My one wish for the New Year would be to wipe my brain clean of all the movies I've ever seen. With a fresh slate, I could sit back and enjoy, say, some new neo-noir without comparing it to "Chinatown." On a bad day I'll think that cinema is most intense at first blush, that the films that imprint themselves onto our youth will never be surpassed. But then I'll go out and see something like Makoto Togashi's performance in "Koi no Tsumi (Guilty of Romance)," as powerful and disturbing as Malcolm McDowell in "A Clockwork Orange" oh-so many years ago, and realize that the thrills are still out there.

1. "Black Swan": How Darren Aronofsky managed to pull off an Oscar-winning blockbuster with this surreal and elusive film about a paranoid ballet dancer is beyond me, but the director's canny use of horror-movie shock and an all-out performance by Natalie Portman somehow combined to pull in the punters. While Hollywood is loathe to finance nonformulaic films, "Black Swan" took $330 million on a budget of only $13 million.
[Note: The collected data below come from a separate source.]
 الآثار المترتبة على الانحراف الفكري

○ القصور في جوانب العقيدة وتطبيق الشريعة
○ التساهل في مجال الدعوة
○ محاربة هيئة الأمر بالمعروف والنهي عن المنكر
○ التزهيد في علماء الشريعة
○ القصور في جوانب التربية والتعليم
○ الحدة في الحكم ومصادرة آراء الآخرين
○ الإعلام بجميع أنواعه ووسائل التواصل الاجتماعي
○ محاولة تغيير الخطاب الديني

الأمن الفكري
2. "The Illusionist": One look at the beautifully textured world on display in this animated film about an aging magician and his sad attempts to impress his last fan, and you have to wonder why in the world Steven Spielberg chose that plasticy CG for "Tintin"; "The Illusionist" is like the look of Herge taken straight off the page, with a magical story that barely needs any words to deliver it.